— Не столкуюсь! Все свои силы против них выставлю, но не пойду на сговор! Какое уж тут согласие между огнем и водой? Ведь ежели я когда и считал себя огнем, они всегда водой становились. И ныне согласие было бы только в том, что вода залила бы огонь. А потом они станут друг друга заливать, но против главного врага, против турка, ни один из них не выступит! Им только своя власть важна, а не служба стране. Подняли они хоть раз саблю против язычников? А я против турок выстою и, ежели придется, против них тоже!
Затем он продолжал, но уже тише:
— Что с тобой приключилось, брат Янош, откуда в тебе столько опаски, что уж со всеми договора ищешь, сторговаться хочешь? Или то старческий страх да слабость говорят в тебе? Или желаешь всесторонне путь себе обеспечить, что вверх ведет?
Епископ Витез вдруг затравленно вскинул голову, будто хотел протестовать, даже рот уж открыл, но сдержал негодование и, обождав немного, тихо сказал:
— Я никогда не забываю, что мы находимся не в Италии, а в родной Венгрии. Здесь невозможен иной путь, только соглашение — либо с низами, либо с верхами!.. И ты так же поступишь.
— Идти на уступки из страха — никогда! Разве что интересы страны потребуют…
Юный Ласло, с тех пор как прибыл из Вены в Буду, чтобы занять королевский престол, впервые серьезно держал совет с вельможами. Это было что-то вроде малого Государственного совета: никто не получал особого приглашения, но явились все, кто по богатству своему и сопряженной с ним власти играл в стране значительную роль. Собственно говоря, не с королем держали они совет — от этого неизменно молчаливого юноши-ребенка, всегда вялого и утомленного в перезрелой своей молодости, почти невозможно было добиться хоть слова даже о самых естественных проявлениях жизни. Вот и теперь он сидел на троне так сиротливо и беспомощно, будто собирался заснуть, даже глаза прикрыл, а вельможи, попарно разойдясь по углам тронного зала, беседовали тихо, сдерживая привычные к громкой речи голоса почти до шепота, лишь бы не обеспокоить его… В этой картине отражалось и отношение их к королю, которого после долгих проволочек и торга они все же поставили над собой, привезли домой из Вены, чтобы из уважения к высшей власти, впитавшегося им в плоть и кровь, как-то сдерживать себя, не подымать голос друг на друга еще больше, ибо поднимать его еще и еще было уже нельзя, не губя и себя самих, и государство…
По залу разлился совершенно непривычный, почти раздражающий дух миролюбия и преувеличенного стремления ко взаимному пониманию: в тихо произносимых словах даже не проглядывал гнев, самые заклятые враги, беседуя, касались лишь таких тем, по которым могли прийти к какому-либо согласию.
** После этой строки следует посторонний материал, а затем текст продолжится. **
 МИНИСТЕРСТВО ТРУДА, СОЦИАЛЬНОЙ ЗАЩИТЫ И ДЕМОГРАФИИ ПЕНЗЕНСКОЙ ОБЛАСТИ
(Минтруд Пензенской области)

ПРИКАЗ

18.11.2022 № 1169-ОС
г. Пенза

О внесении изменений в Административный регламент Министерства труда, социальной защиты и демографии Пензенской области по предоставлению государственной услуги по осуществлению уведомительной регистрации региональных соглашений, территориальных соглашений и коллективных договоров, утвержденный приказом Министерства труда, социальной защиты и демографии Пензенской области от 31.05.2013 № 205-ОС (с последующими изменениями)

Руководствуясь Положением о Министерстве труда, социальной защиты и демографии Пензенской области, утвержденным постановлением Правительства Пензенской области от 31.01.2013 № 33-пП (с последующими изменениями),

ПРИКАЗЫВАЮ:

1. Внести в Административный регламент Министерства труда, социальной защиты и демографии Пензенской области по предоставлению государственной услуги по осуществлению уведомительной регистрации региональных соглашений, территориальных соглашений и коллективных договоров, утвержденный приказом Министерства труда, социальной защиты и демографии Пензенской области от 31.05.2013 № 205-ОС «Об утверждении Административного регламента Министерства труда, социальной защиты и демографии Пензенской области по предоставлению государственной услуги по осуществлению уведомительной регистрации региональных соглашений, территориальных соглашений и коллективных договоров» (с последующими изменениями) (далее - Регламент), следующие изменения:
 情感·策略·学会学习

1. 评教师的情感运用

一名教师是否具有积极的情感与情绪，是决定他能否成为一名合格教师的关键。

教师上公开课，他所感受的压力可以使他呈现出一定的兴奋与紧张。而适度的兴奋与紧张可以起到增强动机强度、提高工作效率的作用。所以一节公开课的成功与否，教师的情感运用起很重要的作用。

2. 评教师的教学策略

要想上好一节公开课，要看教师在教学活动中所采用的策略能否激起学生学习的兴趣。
В одном углу беседовали Хуняди и Цилли. Тихо и растроганно говорили об умершей в Хуняде дочери Цилли, маленькой Катице, помолвленной с Матяшем Хуняди. Янош рассказывал отцу о ее последних днях:
— Она все время громко звала твою милость. Словно, не простившись, тяжко ей было в вечный путь отправляться…
Цилли молчал, только часто глотал слюну да подергивал рыжеватые редкие усы, словно хотел выдрать их все по волоску.
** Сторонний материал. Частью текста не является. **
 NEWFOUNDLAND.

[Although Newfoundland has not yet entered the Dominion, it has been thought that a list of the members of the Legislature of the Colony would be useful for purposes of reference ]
— …Все время звала твою милость, домой рвалась. Мы бы и повезли ее на перекладных, быстренько, но не смели в путь тронуться, — зима-то суровая, мороз. До конца надеялись, может, выживет…
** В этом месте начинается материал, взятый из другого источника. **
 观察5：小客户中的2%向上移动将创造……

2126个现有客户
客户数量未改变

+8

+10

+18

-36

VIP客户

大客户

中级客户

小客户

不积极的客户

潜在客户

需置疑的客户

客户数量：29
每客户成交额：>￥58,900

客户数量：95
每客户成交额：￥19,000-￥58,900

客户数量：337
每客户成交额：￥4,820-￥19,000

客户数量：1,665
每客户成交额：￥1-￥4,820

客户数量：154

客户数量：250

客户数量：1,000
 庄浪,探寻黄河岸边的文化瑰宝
Наступила тишина, однако сейчас в ней не было никакой напряженности — просто оба глубоко погрузились в свои мысли.
— А я уж думал, — немного погодя горько и нерешительно проговорил Цилли, — что свяжет нас с тобой ее девичья ласка…
В этой фразе крылось больше, нежели естественная горечь: в ней было крушение попытки достигнуть примирения с помощью семейных уз, и, значит, снова подымала голову пожирающая обоих вражда со всеми ее ухищрениями и насилием… Однако пока эта мучительная страсть еще мирно дремала в них, Хуняди выслушал Цилли и сказал просто:
— И я так думал…
К ним подошел королевский наместник Гараи и с доброй родственной улыбкой обратился к Хуняди:
— Как поживает мой будущий зять Ласло? Пришлось ли ему по вкусу новоиспеченное пожоньское графство?